En éducation, des syndicats et des ministres ont beaucoup nui

Note : Ce billet a d’abord été publié au Journal de Québec dans la section « blogue ».

En début de semaine, le président du Conseil supérieur de l’éducation (CSE), M. Claude Lessard, a rendu public le Rapport sur l’état et les besoins de l’éducation 2012-2014. Je viens d’en terminer la lecture.

D’une utilité certaine, le document de 120 pages (ou le sommaire) traite de ce qui a pu nuire ou aider ces quinze dernière années à l’implantation de la reforme du curriculum et des programmes d’études.
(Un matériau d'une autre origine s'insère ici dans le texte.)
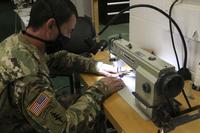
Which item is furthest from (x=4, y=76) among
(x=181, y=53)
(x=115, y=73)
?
(x=181, y=53)

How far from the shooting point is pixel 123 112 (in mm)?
1204

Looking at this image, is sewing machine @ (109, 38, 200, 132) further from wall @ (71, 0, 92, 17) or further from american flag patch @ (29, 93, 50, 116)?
wall @ (71, 0, 92, 17)

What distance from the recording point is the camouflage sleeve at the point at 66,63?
1636 millimetres

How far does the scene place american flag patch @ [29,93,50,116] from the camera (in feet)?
3.45

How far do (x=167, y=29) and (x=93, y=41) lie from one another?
0.47 m

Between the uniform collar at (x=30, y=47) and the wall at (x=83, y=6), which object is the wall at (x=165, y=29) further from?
the wall at (x=83, y=6)

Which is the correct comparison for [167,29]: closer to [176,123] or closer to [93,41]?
[93,41]

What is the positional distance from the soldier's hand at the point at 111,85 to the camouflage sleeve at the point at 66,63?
Answer: 267mm

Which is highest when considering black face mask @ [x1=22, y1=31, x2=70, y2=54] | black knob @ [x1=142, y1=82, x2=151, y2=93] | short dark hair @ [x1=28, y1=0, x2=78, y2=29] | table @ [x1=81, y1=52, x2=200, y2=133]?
short dark hair @ [x1=28, y1=0, x2=78, y2=29]

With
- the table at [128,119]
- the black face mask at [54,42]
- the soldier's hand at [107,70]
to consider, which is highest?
the black face mask at [54,42]

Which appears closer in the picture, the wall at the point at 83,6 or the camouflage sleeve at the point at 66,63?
the camouflage sleeve at the point at 66,63

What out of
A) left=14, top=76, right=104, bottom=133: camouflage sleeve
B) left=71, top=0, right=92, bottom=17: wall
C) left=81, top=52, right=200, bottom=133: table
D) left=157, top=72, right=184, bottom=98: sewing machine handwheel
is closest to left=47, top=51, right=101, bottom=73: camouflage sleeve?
left=81, top=52, right=200, bottom=133: table

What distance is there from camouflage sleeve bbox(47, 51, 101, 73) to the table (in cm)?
37

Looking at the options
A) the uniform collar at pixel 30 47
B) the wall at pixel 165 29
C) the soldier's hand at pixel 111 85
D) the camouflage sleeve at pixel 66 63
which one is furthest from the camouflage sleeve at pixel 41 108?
the wall at pixel 165 29
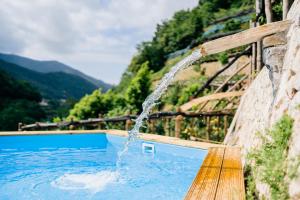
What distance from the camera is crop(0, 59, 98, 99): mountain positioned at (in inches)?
3618

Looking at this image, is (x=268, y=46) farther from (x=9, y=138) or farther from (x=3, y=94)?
(x=3, y=94)

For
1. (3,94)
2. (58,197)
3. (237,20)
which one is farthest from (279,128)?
(3,94)

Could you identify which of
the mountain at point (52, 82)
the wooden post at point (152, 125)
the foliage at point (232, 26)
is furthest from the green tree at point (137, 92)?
the mountain at point (52, 82)

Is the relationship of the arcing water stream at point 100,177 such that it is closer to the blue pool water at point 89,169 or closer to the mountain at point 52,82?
the blue pool water at point 89,169

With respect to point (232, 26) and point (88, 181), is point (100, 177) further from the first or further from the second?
point (232, 26)

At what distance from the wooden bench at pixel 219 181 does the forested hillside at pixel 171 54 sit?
766 inches

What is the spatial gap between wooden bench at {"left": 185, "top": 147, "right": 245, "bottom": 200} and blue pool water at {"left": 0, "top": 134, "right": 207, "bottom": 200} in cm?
110

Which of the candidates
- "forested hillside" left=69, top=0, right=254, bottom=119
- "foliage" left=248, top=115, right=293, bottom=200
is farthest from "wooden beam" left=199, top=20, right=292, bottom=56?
"forested hillside" left=69, top=0, right=254, bottom=119

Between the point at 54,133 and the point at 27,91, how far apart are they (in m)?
49.6

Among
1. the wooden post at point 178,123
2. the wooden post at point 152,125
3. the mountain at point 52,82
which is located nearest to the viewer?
the wooden post at point 178,123

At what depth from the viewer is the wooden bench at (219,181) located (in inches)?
125

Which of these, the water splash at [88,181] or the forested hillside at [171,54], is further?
the forested hillside at [171,54]

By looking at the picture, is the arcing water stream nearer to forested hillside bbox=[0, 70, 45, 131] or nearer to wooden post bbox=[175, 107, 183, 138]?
wooden post bbox=[175, 107, 183, 138]

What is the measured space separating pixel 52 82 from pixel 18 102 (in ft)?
186
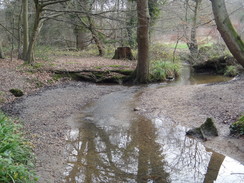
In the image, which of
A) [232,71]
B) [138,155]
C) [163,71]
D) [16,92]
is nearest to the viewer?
[138,155]

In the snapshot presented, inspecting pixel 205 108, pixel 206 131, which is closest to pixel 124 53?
pixel 205 108

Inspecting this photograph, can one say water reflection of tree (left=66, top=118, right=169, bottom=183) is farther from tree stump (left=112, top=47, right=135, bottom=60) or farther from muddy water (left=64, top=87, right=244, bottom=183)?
tree stump (left=112, top=47, right=135, bottom=60)

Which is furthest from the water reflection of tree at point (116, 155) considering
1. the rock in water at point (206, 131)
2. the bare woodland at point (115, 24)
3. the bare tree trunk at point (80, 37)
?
the bare tree trunk at point (80, 37)

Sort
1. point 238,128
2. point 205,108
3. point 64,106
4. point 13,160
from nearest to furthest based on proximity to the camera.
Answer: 1. point 13,160
2. point 238,128
3. point 205,108
4. point 64,106

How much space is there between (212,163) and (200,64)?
50.5 ft

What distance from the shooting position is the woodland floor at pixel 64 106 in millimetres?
6410

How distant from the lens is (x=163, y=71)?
55.1 feet

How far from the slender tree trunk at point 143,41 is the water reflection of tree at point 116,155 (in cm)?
745

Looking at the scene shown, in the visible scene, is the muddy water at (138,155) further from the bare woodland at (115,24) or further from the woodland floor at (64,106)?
the bare woodland at (115,24)

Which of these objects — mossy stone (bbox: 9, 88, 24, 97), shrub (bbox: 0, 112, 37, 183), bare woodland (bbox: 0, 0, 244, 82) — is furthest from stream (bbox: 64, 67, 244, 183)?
bare woodland (bbox: 0, 0, 244, 82)

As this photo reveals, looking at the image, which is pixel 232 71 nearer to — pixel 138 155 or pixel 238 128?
pixel 238 128

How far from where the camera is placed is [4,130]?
5145mm

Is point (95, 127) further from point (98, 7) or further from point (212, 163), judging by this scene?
point (98, 7)

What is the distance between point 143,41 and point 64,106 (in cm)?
658
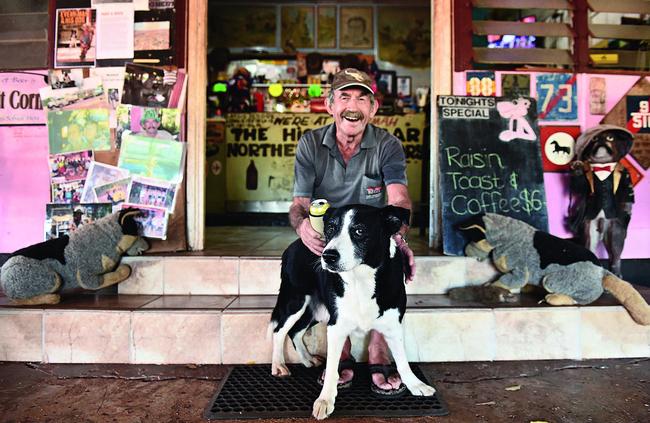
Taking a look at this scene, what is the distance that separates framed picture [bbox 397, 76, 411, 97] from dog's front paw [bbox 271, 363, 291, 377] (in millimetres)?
5401

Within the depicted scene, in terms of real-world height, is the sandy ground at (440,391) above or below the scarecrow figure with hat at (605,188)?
below

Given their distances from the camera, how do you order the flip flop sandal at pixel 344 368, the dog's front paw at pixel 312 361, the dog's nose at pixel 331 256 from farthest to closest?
the dog's front paw at pixel 312 361 → the flip flop sandal at pixel 344 368 → the dog's nose at pixel 331 256

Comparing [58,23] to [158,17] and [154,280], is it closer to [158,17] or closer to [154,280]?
[158,17]

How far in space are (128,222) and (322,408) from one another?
71.7 inches

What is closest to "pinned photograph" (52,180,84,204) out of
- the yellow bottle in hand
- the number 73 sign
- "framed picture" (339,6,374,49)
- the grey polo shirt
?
the grey polo shirt

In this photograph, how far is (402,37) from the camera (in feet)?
22.4

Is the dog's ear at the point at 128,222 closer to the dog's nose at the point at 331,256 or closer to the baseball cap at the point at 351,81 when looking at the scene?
the baseball cap at the point at 351,81

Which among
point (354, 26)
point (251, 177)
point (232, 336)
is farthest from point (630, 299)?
point (354, 26)

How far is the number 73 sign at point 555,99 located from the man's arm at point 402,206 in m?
1.82

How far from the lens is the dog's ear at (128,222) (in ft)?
9.25

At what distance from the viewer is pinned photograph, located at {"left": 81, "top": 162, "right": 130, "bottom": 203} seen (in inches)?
124

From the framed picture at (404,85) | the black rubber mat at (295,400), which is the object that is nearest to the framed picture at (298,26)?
the framed picture at (404,85)

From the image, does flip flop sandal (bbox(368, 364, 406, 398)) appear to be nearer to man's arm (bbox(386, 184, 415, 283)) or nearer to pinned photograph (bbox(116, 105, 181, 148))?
man's arm (bbox(386, 184, 415, 283))

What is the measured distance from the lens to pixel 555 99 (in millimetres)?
3361
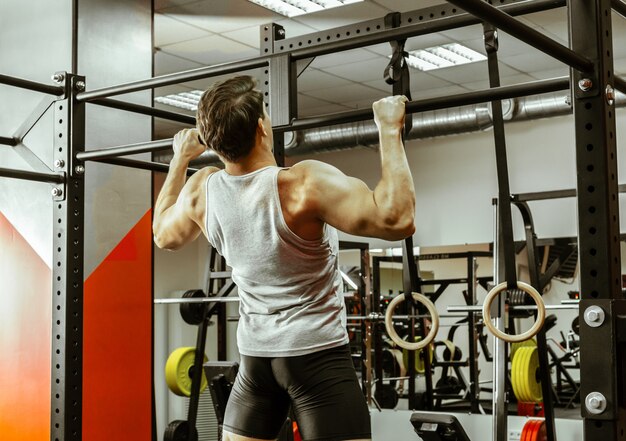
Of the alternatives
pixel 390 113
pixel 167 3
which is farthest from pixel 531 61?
pixel 390 113

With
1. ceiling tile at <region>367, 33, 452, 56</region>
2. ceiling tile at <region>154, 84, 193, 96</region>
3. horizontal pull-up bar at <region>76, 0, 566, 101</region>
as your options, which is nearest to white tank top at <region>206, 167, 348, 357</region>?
horizontal pull-up bar at <region>76, 0, 566, 101</region>

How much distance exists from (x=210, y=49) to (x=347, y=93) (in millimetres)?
2113

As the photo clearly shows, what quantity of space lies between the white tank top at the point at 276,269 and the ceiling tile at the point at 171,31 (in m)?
4.74

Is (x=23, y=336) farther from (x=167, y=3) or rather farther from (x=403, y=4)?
(x=403, y=4)

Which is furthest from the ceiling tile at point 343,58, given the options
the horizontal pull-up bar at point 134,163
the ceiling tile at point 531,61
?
the horizontal pull-up bar at point 134,163

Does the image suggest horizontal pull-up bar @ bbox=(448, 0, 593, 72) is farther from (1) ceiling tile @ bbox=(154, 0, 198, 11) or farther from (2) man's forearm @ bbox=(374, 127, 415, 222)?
(1) ceiling tile @ bbox=(154, 0, 198, 11)

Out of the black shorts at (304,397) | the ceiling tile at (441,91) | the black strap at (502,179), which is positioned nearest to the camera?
the black shorts at (304,397)

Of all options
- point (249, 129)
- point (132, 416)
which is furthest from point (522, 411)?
point (249, 129)

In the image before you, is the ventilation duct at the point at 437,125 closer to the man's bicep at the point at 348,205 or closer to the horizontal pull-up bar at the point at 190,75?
the horizontal pull-up bar at the point at 190,75

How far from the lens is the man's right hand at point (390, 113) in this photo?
2.02 m

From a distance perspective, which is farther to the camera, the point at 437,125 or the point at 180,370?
the point at 437,125

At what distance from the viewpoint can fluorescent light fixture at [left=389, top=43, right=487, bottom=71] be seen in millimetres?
7602

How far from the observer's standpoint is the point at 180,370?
7.18 m

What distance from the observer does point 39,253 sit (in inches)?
183
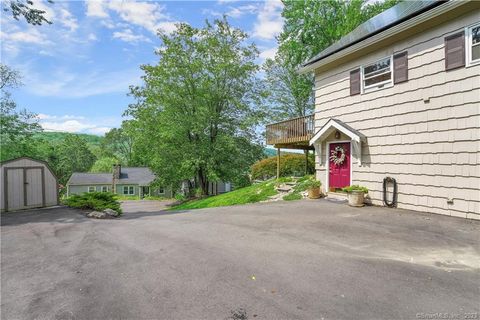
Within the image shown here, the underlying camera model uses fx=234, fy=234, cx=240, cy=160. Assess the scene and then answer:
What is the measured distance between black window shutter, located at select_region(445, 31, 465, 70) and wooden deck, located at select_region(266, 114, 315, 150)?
17.5 feet

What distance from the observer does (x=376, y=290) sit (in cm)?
281

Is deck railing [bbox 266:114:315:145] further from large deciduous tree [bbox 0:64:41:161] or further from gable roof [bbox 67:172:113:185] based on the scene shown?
gable roof [bbox 67:172:113:185]

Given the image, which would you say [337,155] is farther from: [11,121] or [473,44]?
[11,121]

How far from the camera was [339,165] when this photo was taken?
9500 mm

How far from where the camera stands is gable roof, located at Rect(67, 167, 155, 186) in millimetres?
36875

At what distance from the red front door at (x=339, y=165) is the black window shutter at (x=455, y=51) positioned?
3.77m

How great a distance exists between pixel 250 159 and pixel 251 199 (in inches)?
331

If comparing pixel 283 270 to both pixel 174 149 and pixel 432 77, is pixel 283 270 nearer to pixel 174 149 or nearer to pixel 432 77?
pixel 432 77

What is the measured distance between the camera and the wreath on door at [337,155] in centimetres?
934

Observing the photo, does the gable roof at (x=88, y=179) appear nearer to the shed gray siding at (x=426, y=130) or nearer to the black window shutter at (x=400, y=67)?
the shed gray siding at (x=426, y=130)

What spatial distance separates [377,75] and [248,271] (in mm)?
8245

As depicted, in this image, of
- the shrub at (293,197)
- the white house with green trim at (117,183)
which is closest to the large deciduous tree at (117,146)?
the white house with green trim at (117,183)

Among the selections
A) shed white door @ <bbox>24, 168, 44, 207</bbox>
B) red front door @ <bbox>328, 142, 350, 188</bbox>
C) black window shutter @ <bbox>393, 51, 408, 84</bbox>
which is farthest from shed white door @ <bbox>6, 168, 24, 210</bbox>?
black window shutter @ <bbox>393, 51, 408, 84</bbox>

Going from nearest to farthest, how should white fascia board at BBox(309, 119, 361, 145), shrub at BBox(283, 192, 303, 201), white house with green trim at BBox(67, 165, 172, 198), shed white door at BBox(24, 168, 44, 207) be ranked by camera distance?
white fascia board at BBox(309, 119, 361, 145) → shed white door at BBox(24, 168, 44, 207) → shrub at BBox(283, 192, 303, 201) → white house with green trim at BBox(67, 165, 172, 198)
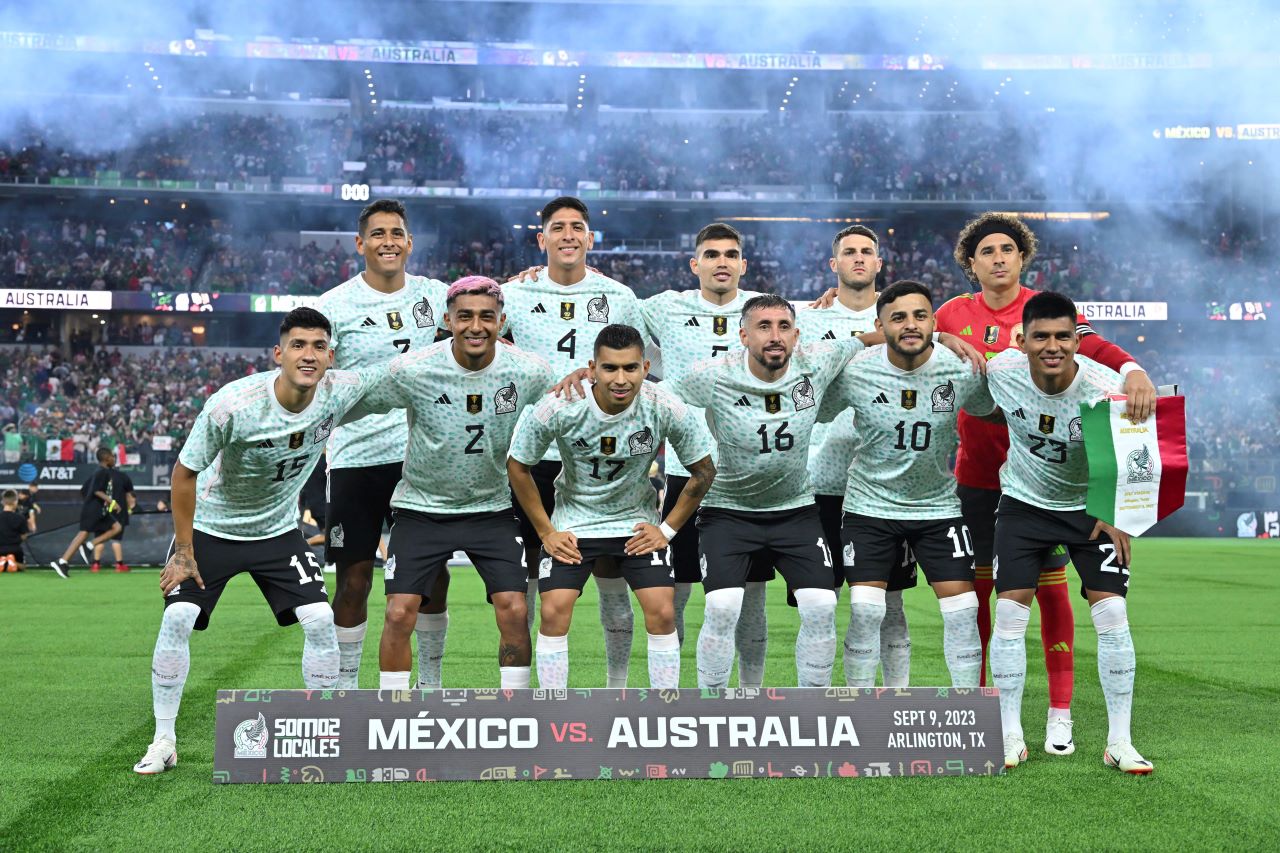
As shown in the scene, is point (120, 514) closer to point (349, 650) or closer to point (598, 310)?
point (349, 650)

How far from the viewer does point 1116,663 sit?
17.0ft

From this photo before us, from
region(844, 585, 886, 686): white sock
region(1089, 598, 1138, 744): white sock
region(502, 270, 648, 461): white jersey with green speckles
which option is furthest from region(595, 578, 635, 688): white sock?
region(1089, 598, 1138, 744): white sock

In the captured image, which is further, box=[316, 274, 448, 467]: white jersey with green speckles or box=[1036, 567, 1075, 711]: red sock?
box=[316, 274, 448, 467]: white jersey with green speckles

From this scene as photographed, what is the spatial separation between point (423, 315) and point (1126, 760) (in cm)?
405

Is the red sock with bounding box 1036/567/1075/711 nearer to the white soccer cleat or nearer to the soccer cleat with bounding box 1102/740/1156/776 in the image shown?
the soccer cleat with bounding box 1102/740/1156/776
L’examen du contexte politique, l’analyse des points de vue d’acteurs scolaires et certains constats du Conseil permettent autant de sévères critiques que des recommandations légitimes pour la suite des choses.

Dans ce qui suit, j’ajoute mes propres conclusions basées sur mes expériences personnelles puisque j’ai tout de même été un témoin privilégié de ces années de tentatives de réformer l’éducation au Québec ayant été directeur d’une des seize écoles ciblées, à l’époque, pour l’expérimentation et la validation du nouveau programme de formation de l’école québécoise.

Les syndicats boycottent

«Dès le début de l’implantation du Programme de formation de l’école québécoise, les syndicats enseignants ont décrété un boycottage des activités de formation» (page 71 du Rapport du CSE).

Je me souviens même d’une période au début des années 2000 où des processions de syndiqués étaient organisées. Programme de formation encore dans l’enveloppe de cellophane, les syndiqués avaient la directive de le jeter aux ordures. Comment voulez-vous expérimenter sérieusement dans ces conditions?

Pas étonnant qu’en 2003, les syndicats proposent un moratoire.

Encore aujourd’hui, malgré que l’approche par compétences des programmes de la France, de la Belgique francophone et de la Suisse romande soit de mise, certains syndicats résistent encore avec vigueur à ce qui fait de plus en plus consensus.

Des ministres de l’Éducation nuisent
Neuf ministres et quatre gouvernements ont piloté l’implantation de la réforme… Dans plusieurs cas, des ministres de l’Éducation ont fait partie des problèmes plutôt que des solutions :
– L’abandon sous Pierre Reid du projet de création d’un Ordre professionnel pour les enseignantes et les enseignants pourtant au programme du Parti libéral en 2004 a largement compromis la nécessaire amélioration de la formation continue des enseignants et du rehaussement de leur statut à celui de professionnels.
– La politique de Sylvain Simard «un élève, un manuel, une matière» de 2005 a complètement tué dans l’oeuf la nécessaire prise de recul des enseignants face aux différents manuels scolaires pour qu’ils se réfèrent d’abord au programme de formation.
– En rebaptisant la réforme issue des États généraux de l’éducation de 1998 le «renouveau pédagogique», Jean-Marc Fournier a nui à son implantation en laissant croire que les enseignants n’étaient plus autonomes dans le choix de leurs stratégies pédagogiques…

«Il a consacré le détournement de la réforme du curriculum et des programmes vers la pédagogie» (page 62 du Rapport du CSE).

– Pour sa part, Michelle Courchesne a eu à gérer certaines controverses ou critiques, comme le bulletin sans pourcentage ou le redoublement et ses « solutions» ont souvent été malheureuses…

«On ne sait pas trop ce qu’elle voulait faire. Voulait-elle corriger certaines erreurs ? Peut-être, mais elle l’a en même temps désavouée [la réforme] (source).»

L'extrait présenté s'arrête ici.